# Prompt
Each line of the listing must be transcribed exactly, except for the images, which should be excluded.

# Data section
::::

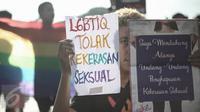 Seorang peserta aksi memperlihatkan poster berisi peduli kekerasan seksual di Bundaran HI, Jakarta, Minggu (15/5). Mereka berharap DPR segera menyelesaikan rancangan undang-undang Penghentian Kekerasan Seksual (RUU PKS). (Liputan6.com/Faizal Fanani)
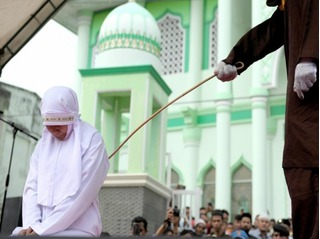 Indonesia: Bị phạt quất roi vì... đứng gần bạn trai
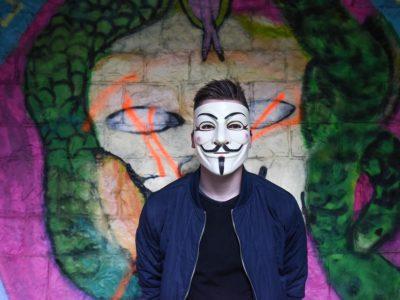 anonymous 1334775 960 720 400x300 - 【TIPS】電子タバコは未成年でも使用できる!?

::::

# Response for this exercise
 Seorang peserta aksi memperlihatkan poster berisi peduli kekerasan seksual di Bundaran HI, Jakarta, Minggu (15/5). Mereka berharap DPR segera menyelesaikan rancangan undang-undang Penghentian Kekerasan Seksual (RUU PKS). (Liputan6.com/Faizal Fanani)
 Indonesia: Bị phạt quất roi vì... đứng gần bạn trai
 anonymous 1334775 960 720 400x300 - 【TIPS】電子タバコは未成年でも使用できる!?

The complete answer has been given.